TRAINING_DATA = '/content/odsc-ml-drum/data/boston_housing.csv'

In [None]:
model_info = {
        "name": "Boston Housing Pricins",
        "modelDescription": {
            "description": "prediction price of home"
        },
        "target": {
            "type": "Regression",
            "name": "MEDV",
        }
}

In [None]:
# Create connected client
mlops_client = MLOpsClient(endpoint, token)

# Add training_data to model configuration
print("Uploading training data - {}. This may take some time...".format(TRAINING_DATA))
dataset_id = mlops_client.upload_dataset(TRAINING_DATA)
print("Training dataset uploaded. Catalog ID {}.".format(dataset_id))
model_info["datasets"] = {"trainingDataCatalogId": dataset_id}

# Create the model package
print('Create model package')
model_pkg_id = mlops_client.create_model_package(model_info)
model_pkg = mlops_client.get_model_package(model_pkg_id)
model_id = model_pkg["modelId"]

# Deploy the model package
print('Deploy model package')
deployment_id = mlops_client.deploy_model_package(model_pkg["id"],
                                                            DEPLOYMENT_NAME)

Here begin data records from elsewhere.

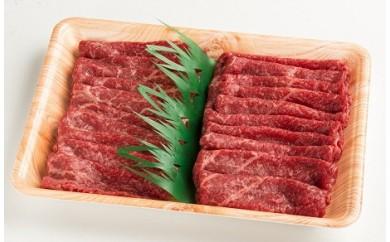 K126.【祝 日本一】鳥取和牛赤身スライスすき焼き用 赤身スライス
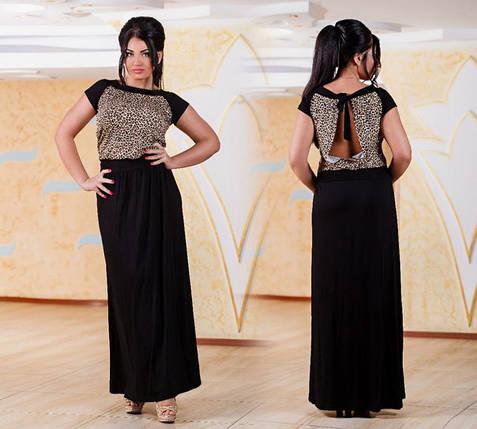 b8097d1289f Платье в пол с вырезом на спине - купить недорого от 420 грн. в ...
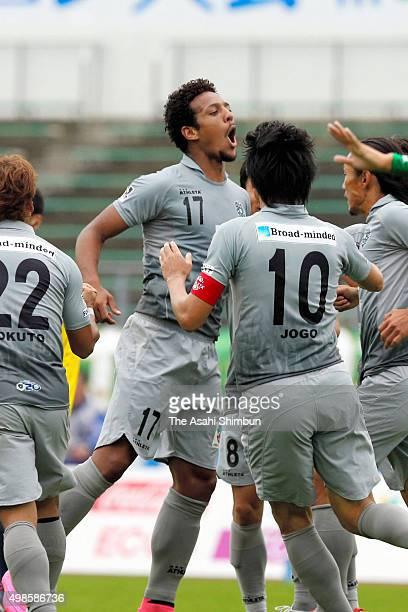 Wellington of Avispa Fukuoka celebrates scoring his team's second goal with his team mates during the JLeague second division match between FC Gifu...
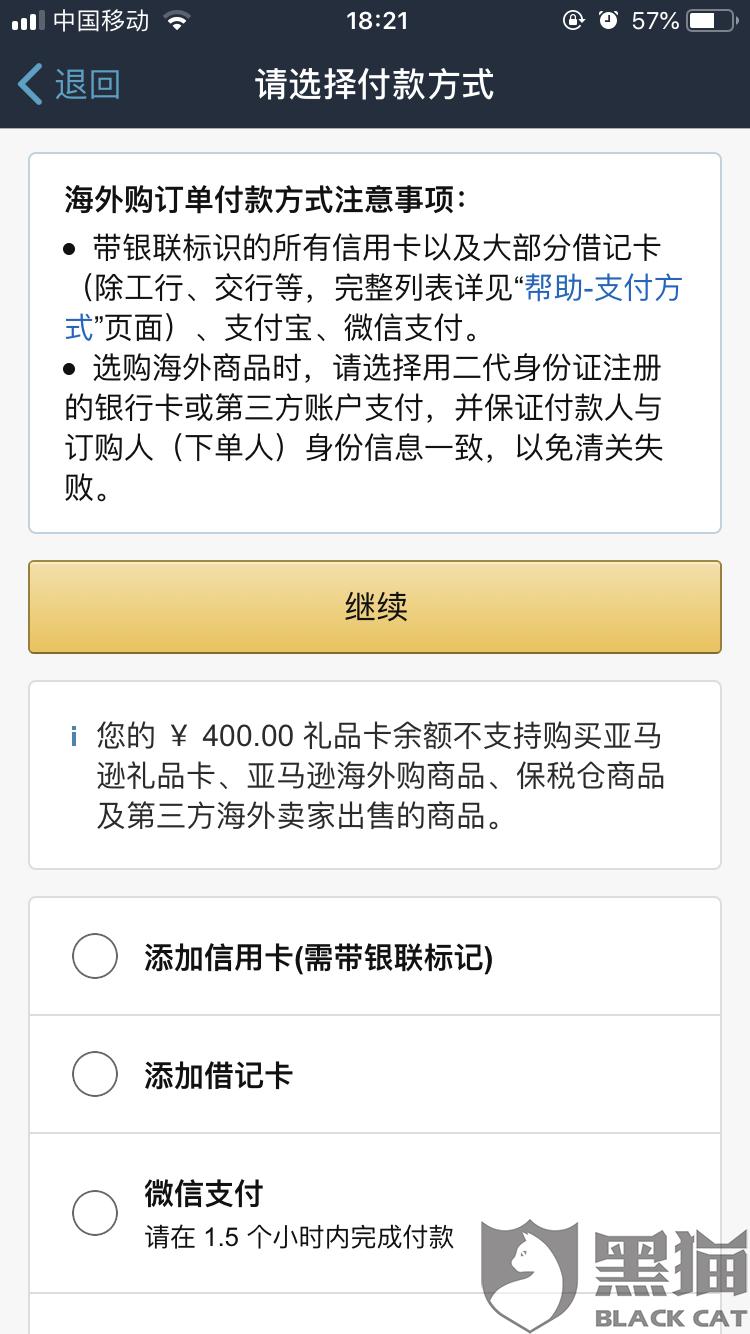 黑猫投诉:亚马逊账号里面有400礼品卡无法使用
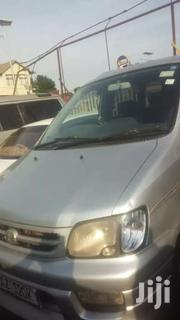 Noah Road Tourer 2wd UAZ | Cars for sale in Western Region, Mbarara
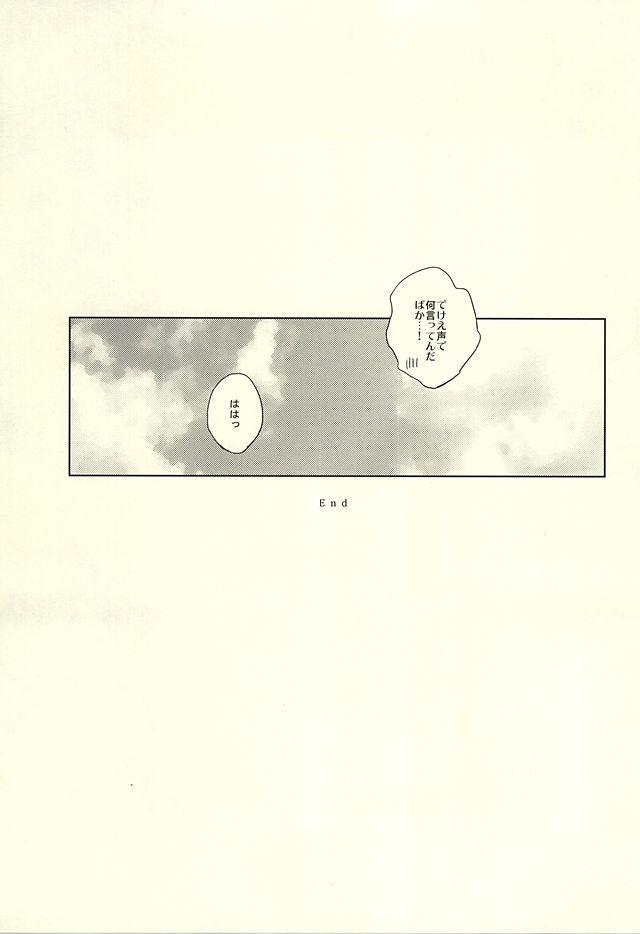 Hana ni Arashi 70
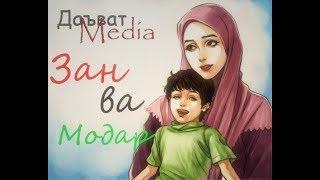 Даъват Media | Модар ва Зан | Диловар Сафаров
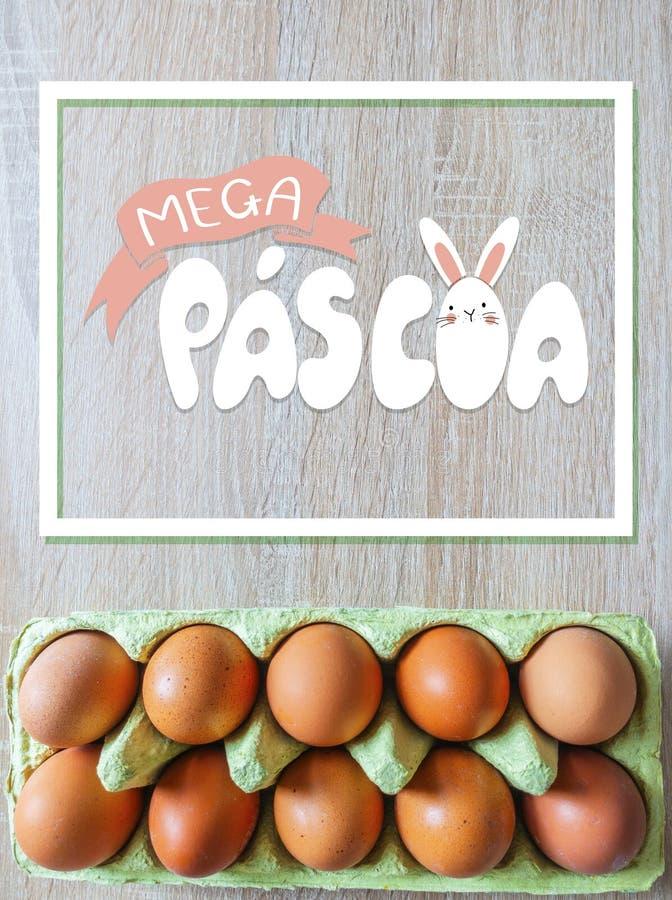 Португальское бразильское название мега пасха стоковое изображение rf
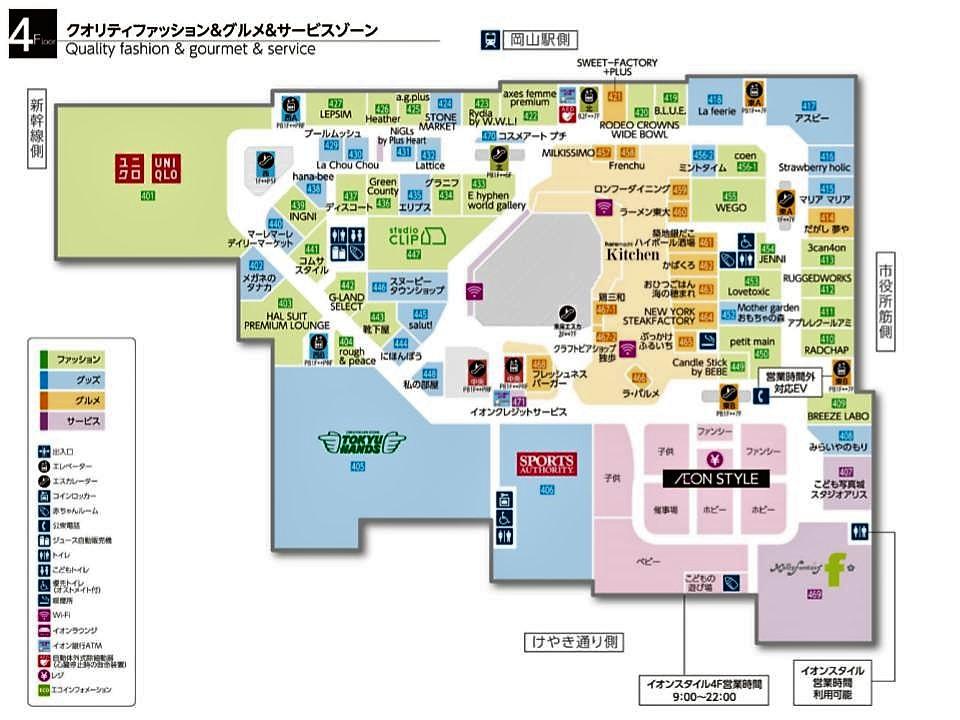 A155.【岡山】4階フロアガイド 170116版.jpg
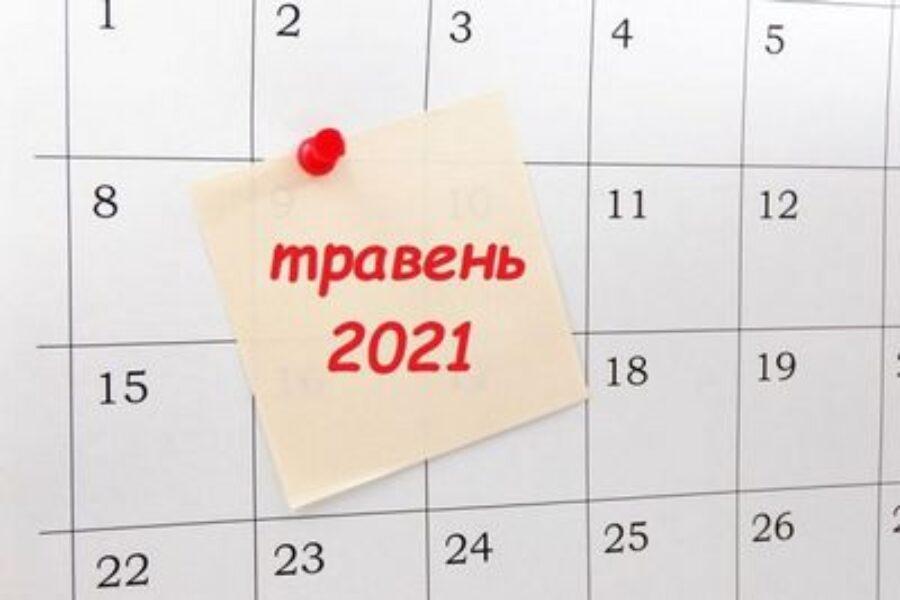 Графік роботи центру в травні 2021 року:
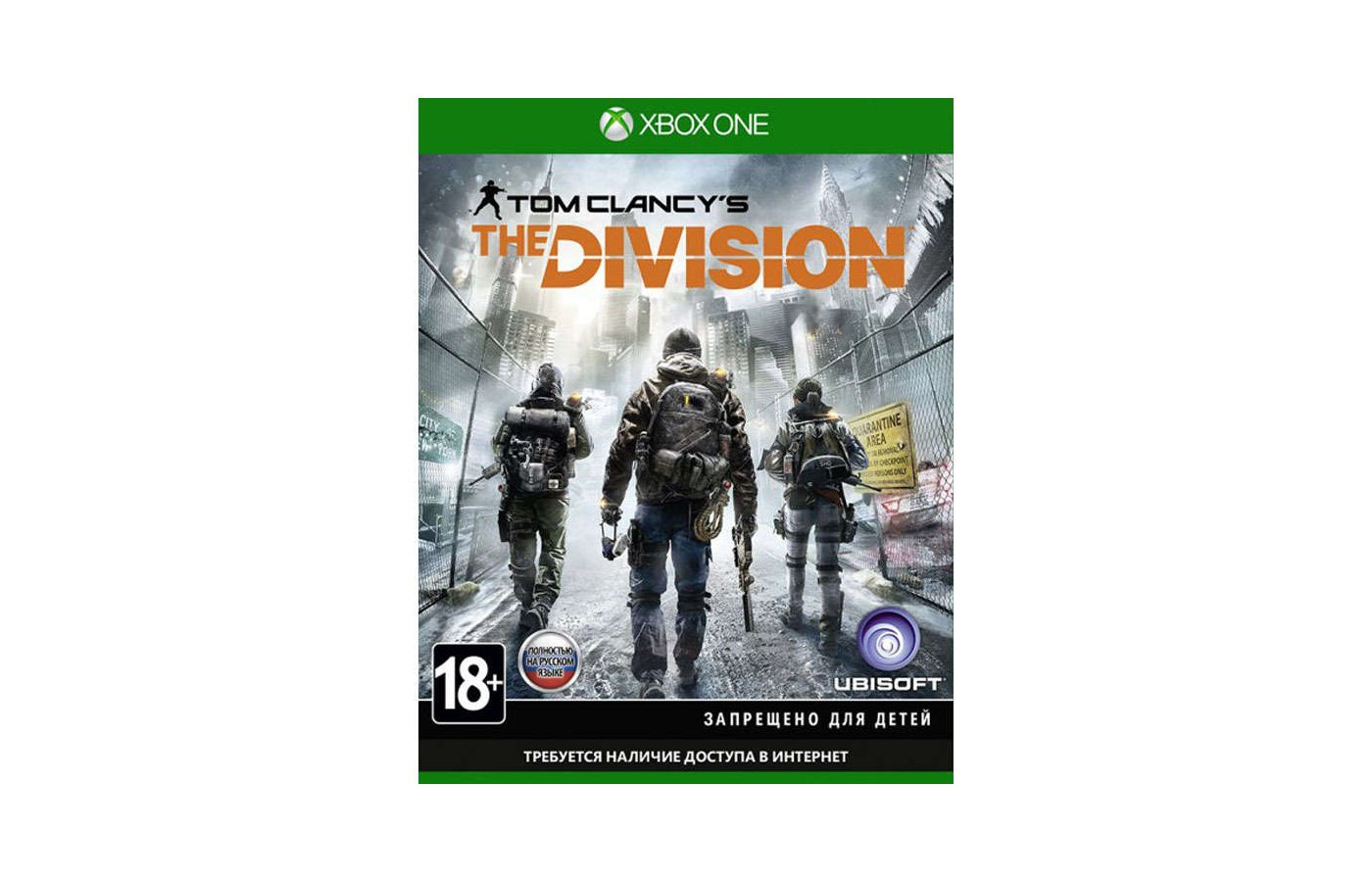 Tom Clancys The Division. Стандартное издание Xbox One русская версия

# Enable data drift tracking
print('Enable feature drift')
enable_feature_drift = TRAINING_DATA is not None
mlops_client.update_deployment_settings(deployment_id, target_drift=True,
                                                  feature_drift=enable_feature_drift)
_ = mlops_client.get_deployment_settings(deployment_id)

print("\nDone.")
print("DEPLOYMENT_ID=%s, MODEL_ID=%s" % (deployment_id, model_id))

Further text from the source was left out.